* Task objective: Nothing in the entries should change; repeat them exactly.

* Extracted information:
*** Block opens ***

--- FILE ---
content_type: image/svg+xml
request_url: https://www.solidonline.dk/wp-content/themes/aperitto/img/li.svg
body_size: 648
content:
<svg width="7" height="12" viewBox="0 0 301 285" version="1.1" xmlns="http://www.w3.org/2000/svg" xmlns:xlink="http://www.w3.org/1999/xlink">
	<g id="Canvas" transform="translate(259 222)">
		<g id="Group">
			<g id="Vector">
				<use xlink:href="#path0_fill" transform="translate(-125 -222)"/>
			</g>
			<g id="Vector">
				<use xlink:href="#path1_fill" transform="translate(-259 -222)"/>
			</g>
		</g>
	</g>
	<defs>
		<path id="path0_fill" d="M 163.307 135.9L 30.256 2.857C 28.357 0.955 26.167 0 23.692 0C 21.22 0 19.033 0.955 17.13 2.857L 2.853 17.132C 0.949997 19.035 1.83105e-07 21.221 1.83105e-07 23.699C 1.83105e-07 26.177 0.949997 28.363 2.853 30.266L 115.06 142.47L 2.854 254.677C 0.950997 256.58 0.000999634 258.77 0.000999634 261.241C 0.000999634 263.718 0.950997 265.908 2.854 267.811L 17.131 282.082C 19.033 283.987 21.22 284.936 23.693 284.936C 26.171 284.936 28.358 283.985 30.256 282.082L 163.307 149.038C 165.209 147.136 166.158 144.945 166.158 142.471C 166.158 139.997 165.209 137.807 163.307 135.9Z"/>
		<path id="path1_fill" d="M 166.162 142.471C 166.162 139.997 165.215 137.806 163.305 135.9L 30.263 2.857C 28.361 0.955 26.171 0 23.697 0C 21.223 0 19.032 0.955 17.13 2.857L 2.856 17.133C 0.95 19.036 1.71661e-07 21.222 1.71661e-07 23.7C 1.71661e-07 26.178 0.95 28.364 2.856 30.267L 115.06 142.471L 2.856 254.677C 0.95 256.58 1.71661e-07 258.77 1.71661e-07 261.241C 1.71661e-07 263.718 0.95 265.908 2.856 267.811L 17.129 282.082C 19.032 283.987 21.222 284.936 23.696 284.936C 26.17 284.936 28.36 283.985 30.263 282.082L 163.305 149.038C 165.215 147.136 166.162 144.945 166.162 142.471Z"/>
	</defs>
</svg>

*** Block closes ***

* Result of this task:
--- FILE ---
content_type: image/svg+xml
request_url: https://www.solidonline.dk/wp-content/themes/aperitto/img/li.svg
body_size: 648
content:
<svg width="7" height="12" viewBox="0 0 301 285" version="1.1" xmlns="http://www.w3.org/2000/svg" xmlns:xlink="http://www.w3.org/1999/xlink">
	<g id="Canvas" transform="translate(259 222)">
		<g id="Group">
			<g id="Vector">
				<use xlink:href="#path0_fill" transform="translate(-125 -222)"/>
			</g>
			<g id="Vector">
				<use xlink:href="#path1_fill" transform="translate(-259 -222)"/>
			</g>
		</g>
	</g>
	<defs>
		<path id="path0_fill" d="M 163.307 135.9L 30.256 2.857C 28.357 0.955 26.167 0 23.692 0C 21.22 0 19.033 0.955 17.13 2.857L 2.853 17.132C 0.949997 19.035 1.83105e-07 21.221 1.83105e-07 23.699C 1.83105e-07 26.177 0.949997 28.363 2.853 30.266L 115.06 142.47L 2.854 254.677C 0.950997 256.58 0.000999634 258.77 0.000999634 261.241C 0.000999634 263.718 0.950997 265.908 2.854 267.811L 17.131 282.082C 19.033 283.987 21.22 284.936 23.693 284.936C 26.171 284.936 28.358 283.985 30.256 282.082L 163.307 149.038C 165.209 147.136 166.158 144.945 166.158 142.471C 166.158 139.997 165.209 137.807 163.307 135.9Z"/>
		<path id="path1_fill" d="M 166.162 142.471C 166.162 139.997 165.215 137.806 163.305 135.9L 30.263 2.857C 28.361 0.955 26.171 0 23.697 0C 21.223 0 19.032 0.955 17.13 2.857L 2.856 17.133C 0.95 19.036 1.71661e-07 21.222 1.71661e-07 23.7C 1.71661e-07 26.178 0.95 28.364 2.856 30.267L 115.06 142.471L 2.856 254.677C 0.95 256.58 1.71661e-07 258.77 1.71661e-07 261.241C 1.71661e-07 263.718 0.95 265.908 2.856 267.811L 17.129 282.082C 19.032 283.987 21.222 284.936 23.696 284.936C 26.17 284.936 28.36 283.985 30.263 282.082L 163.305 149.038C 165.215 147.136 166.162 144.945 166.162 142.471Z"/>
	</defs>
</svg>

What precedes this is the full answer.